Data shown:
*** Begin section ***
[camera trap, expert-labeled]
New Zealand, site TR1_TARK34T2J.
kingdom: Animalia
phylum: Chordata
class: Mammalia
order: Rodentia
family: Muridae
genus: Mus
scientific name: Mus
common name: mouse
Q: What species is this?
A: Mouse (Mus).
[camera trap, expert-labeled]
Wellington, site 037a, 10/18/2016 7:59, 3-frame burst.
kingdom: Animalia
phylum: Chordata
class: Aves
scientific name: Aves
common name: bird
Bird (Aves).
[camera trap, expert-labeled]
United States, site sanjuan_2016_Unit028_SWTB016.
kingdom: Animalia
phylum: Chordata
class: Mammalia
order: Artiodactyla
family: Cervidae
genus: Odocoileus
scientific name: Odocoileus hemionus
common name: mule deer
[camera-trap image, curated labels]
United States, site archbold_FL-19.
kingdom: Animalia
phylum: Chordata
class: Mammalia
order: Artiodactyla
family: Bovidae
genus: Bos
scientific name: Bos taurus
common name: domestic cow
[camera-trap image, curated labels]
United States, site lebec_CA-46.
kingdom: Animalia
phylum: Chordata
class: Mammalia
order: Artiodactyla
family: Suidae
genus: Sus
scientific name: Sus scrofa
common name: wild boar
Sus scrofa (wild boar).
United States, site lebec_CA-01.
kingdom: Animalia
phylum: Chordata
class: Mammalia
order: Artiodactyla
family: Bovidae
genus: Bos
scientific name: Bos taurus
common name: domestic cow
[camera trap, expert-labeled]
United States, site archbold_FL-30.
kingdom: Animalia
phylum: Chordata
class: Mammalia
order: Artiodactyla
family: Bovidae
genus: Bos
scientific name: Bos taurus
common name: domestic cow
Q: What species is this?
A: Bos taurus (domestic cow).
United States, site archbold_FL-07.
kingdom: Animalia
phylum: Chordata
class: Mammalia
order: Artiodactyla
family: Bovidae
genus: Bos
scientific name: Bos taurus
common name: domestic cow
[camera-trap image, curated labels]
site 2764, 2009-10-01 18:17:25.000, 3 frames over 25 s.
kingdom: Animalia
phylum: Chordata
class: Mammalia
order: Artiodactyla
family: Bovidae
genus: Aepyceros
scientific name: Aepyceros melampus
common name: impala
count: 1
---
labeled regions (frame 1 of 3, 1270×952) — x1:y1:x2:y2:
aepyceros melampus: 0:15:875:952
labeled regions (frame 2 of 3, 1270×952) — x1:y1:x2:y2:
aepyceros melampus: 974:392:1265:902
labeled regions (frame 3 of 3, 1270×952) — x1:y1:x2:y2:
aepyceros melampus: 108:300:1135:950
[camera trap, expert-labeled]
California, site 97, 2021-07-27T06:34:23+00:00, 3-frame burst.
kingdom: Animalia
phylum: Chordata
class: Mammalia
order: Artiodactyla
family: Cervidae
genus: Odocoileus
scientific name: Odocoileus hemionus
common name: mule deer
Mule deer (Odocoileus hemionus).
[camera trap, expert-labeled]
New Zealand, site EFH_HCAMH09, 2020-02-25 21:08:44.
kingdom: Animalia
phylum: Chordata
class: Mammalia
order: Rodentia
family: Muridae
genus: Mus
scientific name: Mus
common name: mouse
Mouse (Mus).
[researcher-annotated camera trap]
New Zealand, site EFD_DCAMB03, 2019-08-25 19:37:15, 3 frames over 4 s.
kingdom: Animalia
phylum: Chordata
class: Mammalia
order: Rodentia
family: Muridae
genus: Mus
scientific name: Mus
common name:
*** End section ***
What you should do: Going down the listing above, begin printing at the line with "common name: impala" and finish with the line with "[researcher-annotated camera trap]", exactly as they appear.

Answer for the task:
common name: impala
count: 1
---
labeled regions (frame 1 of 3, 1270×952) — x1:y1:x2:y2:
aepyceros melampus: 0:15:875:952
labeled regions (frame 2 of 3, 1270×952) — x1:y1:x2:y2:
aepyceros melampus: 974:392:1265:902
labeled regions (frame 3 of 3, 1270×952) — x1:y1:x2:y2:
aepyceros melampus: 108:300:1135:950
[camera trap, expert-labeled]
California, site 97, 2021-07-27T06:34:23+00:00, 3-frame burst.
kingdom: Animalia
phylum: Chordata
class: Mammalia
order: Artiodactyla
family: Cervidae
genus: Odocoileus
scientific name: Odocoileus hemionus
common name: mule deer
Mule deer (Odocoileus hemionus).
[camera trap, expert-labeled]
New Zealand, site EFH_HCAMH09, 2020-02-25 21:08:44.
kingdom: Animalia
phylum: Chordata
class: Mammalia
order: Rodentia
family: Muridae
genus: Mus
scientific name: Mus
common name: mouse
Mouse (Mus).
[researcher-annotated camera trap]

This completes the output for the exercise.